* BEGIN Document section *

The regulatory framework governing Danish M&A transactions is comprehensive, ranging from regulation of the relationship between the seller and buyer or the shareholder and the company (e.g., the law of contracts, company law, securities law) to the relationship between the companies and the outside world (e.g., competition law and tort law).
Regulators might be involved in Danish M&A transactions – both on their own initiative and on request – depending on the nature of the transaction. Frequently involved Danish regulators and public authorities are the taxation authorities, the Labour Market Council, the Danish Financial Supervisory Authority, the Danish Business Authority, the competition authorities, the Danish Consumer Ombudsman and the foundation authority.3 Most decisions by Danish regulators can be appealed – either to a specific body within the authority handling appeal or complaints, or to the courts.

* END Document section *

Retype the passage on the Danish M&A regulatory framework word for word, in full.

* BEGIN Extracted material *

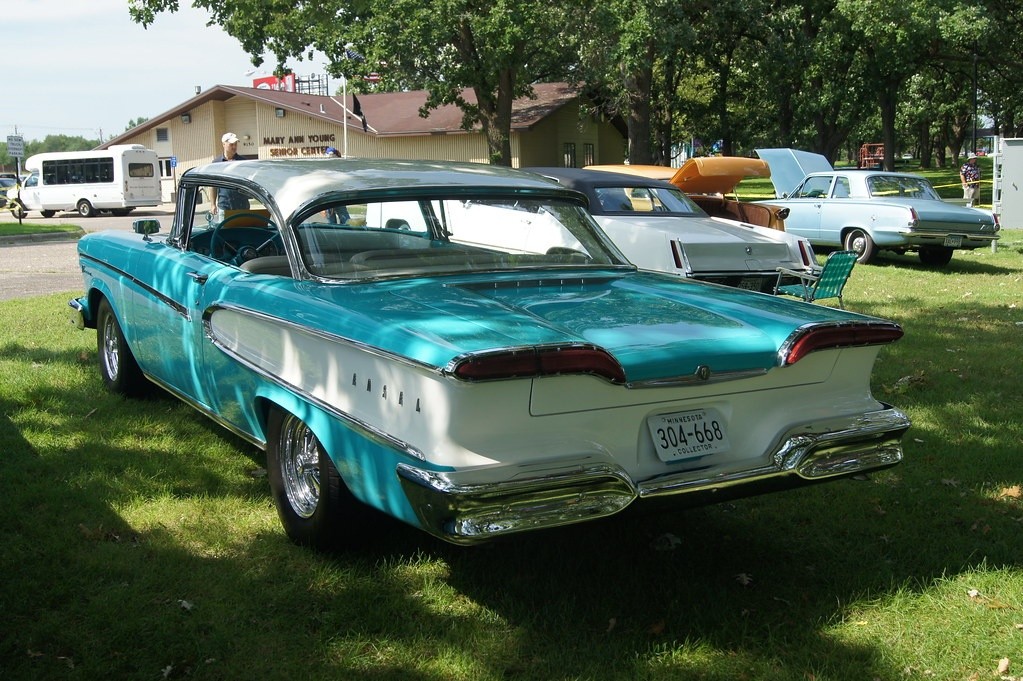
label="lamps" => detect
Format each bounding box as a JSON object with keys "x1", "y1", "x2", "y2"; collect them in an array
[
  {"x1": 182, "y1": 114, "x2": 190, "y2": 124},
  {"x1": 275, "y1": 108, "x2": 285, "y2": 117}
]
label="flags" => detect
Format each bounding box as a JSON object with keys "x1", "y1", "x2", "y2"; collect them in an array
[
  {"x1": 345, "y1": 46, "x2": 388, "y2": 84},
  {"x1": 353, "y1": 92, "x2": 368, "y2": 132}
]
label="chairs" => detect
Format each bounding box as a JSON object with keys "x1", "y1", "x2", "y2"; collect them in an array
[{"x1": 773, "y1": 250, "x2": 860, "y2": 310}]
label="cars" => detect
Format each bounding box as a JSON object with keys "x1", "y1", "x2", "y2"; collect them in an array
[
  {"x1": 68, "y1": 158, "x2": 916, "y2": 557},
  {"x1": 365, "y1": 165, "x2": 822, "y2": 302},
  {"x1": 0, "y1": 173, "x2": 37, "y2": 207},
  {"x1": 744, "y1": 146, "x2": 1000, "y2": 272},
  {"x1": 900, "y1": 141, "x2": 988, "y2": 159},
  {"x1": 578, "y1": 156, "x2": 791, "y2": 234}
]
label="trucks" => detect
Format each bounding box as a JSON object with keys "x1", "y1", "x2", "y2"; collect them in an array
[
  {"x1": 857, "y1": 143, "x2": 886, "y2": 171},
  {"x1": 4, "y1": 144, "x2": 165, "y2": 218}
]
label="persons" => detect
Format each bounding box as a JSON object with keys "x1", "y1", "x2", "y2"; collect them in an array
[
  {"x1": 207, "y1": 132, "x2": 252, "y2": 224},
  {"x1": 959, "y1": 152, "x2": 982, "y2": 207},
  {"x1": 319, "y1": 148, "x2": 350, "y2": 228}
]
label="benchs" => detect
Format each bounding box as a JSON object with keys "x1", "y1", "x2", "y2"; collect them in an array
[{"x1": 239, "y1": 247, "x2": 472, "y2": 274}]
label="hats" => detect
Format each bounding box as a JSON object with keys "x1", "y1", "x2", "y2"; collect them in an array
[
  {"x1": 326, "y1": 147, "x2": 341, "y2": 157},
  {"x1": 222, "y1": 132, "x2": 240, "y2": 144},
  {"x1": 967, "y1": 152, "x2": 977, "y2": 160}
]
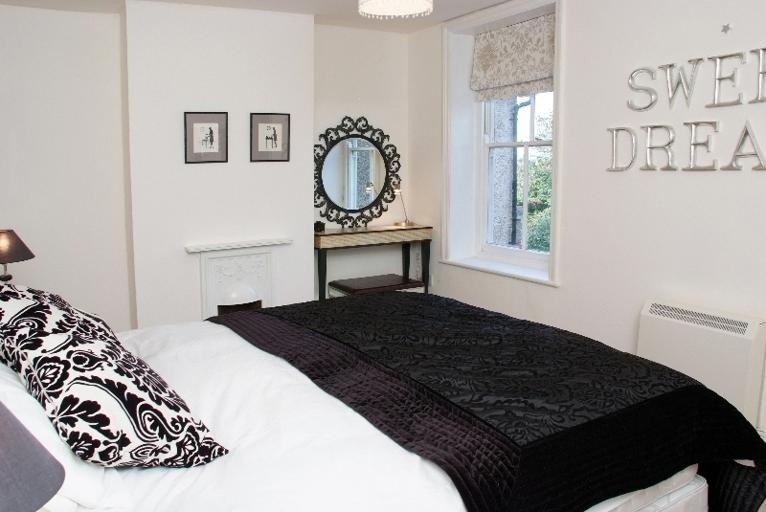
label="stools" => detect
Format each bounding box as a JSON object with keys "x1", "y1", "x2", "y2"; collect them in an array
[{"x1": 327, "y1": 273, "x2": 426, "y2": 296}]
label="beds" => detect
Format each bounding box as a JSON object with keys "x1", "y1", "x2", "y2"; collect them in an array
[{"x1": 0, "y1": 292, "x2": 766, "y2": 510}]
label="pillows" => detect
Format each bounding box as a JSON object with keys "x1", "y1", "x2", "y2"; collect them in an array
[{"x1": 1, "y1": 284, "x2": 229, "y2": 470}]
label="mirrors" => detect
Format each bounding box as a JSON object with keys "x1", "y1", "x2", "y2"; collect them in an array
[{"x1": 318, "y1": 133, "x2": 389, "y2": 214}]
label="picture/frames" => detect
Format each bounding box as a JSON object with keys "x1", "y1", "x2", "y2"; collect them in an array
[
  {"x1": 183, "y1": 112, "x2": 229, "y2": 165},
  {"x1": 249, "y1": 112, "x2": 290, "y2": 163}
]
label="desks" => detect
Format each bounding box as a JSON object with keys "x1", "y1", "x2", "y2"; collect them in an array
[{"x1": 314, "y1": 223, "x2": 433, "y2": 300}]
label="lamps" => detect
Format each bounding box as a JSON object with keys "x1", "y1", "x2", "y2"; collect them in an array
[{"x1": 0, "y1": 230, "x2": 35, "y2": 281}]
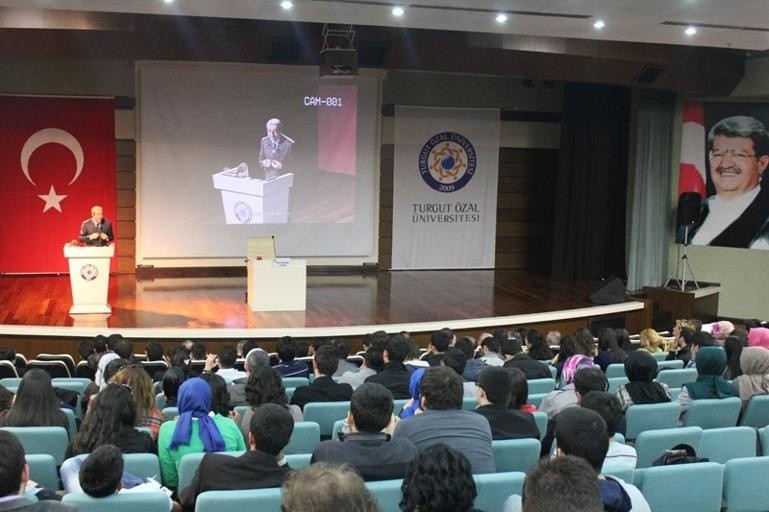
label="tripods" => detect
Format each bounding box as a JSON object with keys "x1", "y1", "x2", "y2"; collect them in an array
[{"x1": 663, "y1": 226, "x2": 700, "y2": 292}]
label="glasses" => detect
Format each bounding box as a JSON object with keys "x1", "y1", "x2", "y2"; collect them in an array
[{"x1": 709, "y1": 149, "x2": 757, "y2": 161}]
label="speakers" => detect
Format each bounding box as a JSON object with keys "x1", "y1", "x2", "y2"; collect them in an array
[
  {"x1": 587, "y1": 274, "x2": 626, "y2": 305},
  {"x1": 381, "y1": 104, "x2": 394, "y2": 116},
  {"x1": 678, "y1": 192, "x2": 702, "y2": 225},
  {"x1": 319, "y1": 49, "x2": 359, "y2": 80}
]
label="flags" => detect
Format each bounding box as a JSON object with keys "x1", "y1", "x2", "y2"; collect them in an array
[
  {"x1": 1, "y1": 97, "x2": 119, "y2": 276},
  {"x1": 681, "y1": 104, "x2": 708, "y2": 198}
]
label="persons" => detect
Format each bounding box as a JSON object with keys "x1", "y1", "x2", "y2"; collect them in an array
[
  {"x1": 259, "y1": 117, "x2": 296, "y2": 180},
  {"x1": 678, "y1": 115, "x2": 768, "y2": 249},
  {"x1": 79, "y1": 206, "x2": 114, "y2": 246},
  {"x1": 1, "y1": 317, "x2": 769, "y2": 512}
]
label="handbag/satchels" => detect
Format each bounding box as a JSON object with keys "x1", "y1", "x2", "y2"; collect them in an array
[{"x1": 652, "y1": 444, "x2": 710, "y2": 467}]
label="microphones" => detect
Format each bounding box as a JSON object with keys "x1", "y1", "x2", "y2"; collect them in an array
[{"x1": 272, "y1": 235, "x2": 276, "y2": 258}]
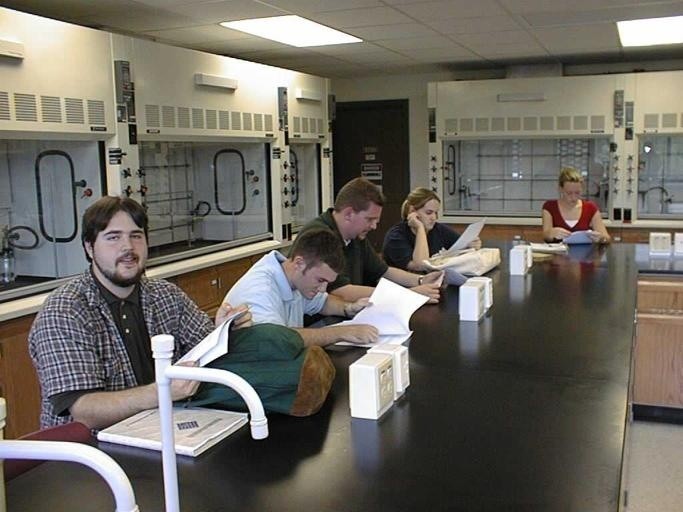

* END Extracted material *

● **Solution for this task**:
The regulatory framework governing Danish M&A transactions is comprehensive, ranging from regulation of the relationship between the seller and buyer or the shareholder and the company (e.g., the law of contracts, company law, securities law) to the relationship between the companies and the outside world (e.g., competition law and tort law).
Regulators might be involved in Danish M&A transactions – both on their own initiative and on request – depending on the nature of the transaction. Frequently involved Danish regulators and public authorities are the taxation authorities, the Labour Market Council, the Danish Financial Supervisory Authority, the Danish Business Authority, the competition authorities, the Danish Consumer Ombudsman and the foundation authority.3 Most decisions by Danish regulators can be appealed – either to a specific body within the authority handling appeal or complaints, or to the courts.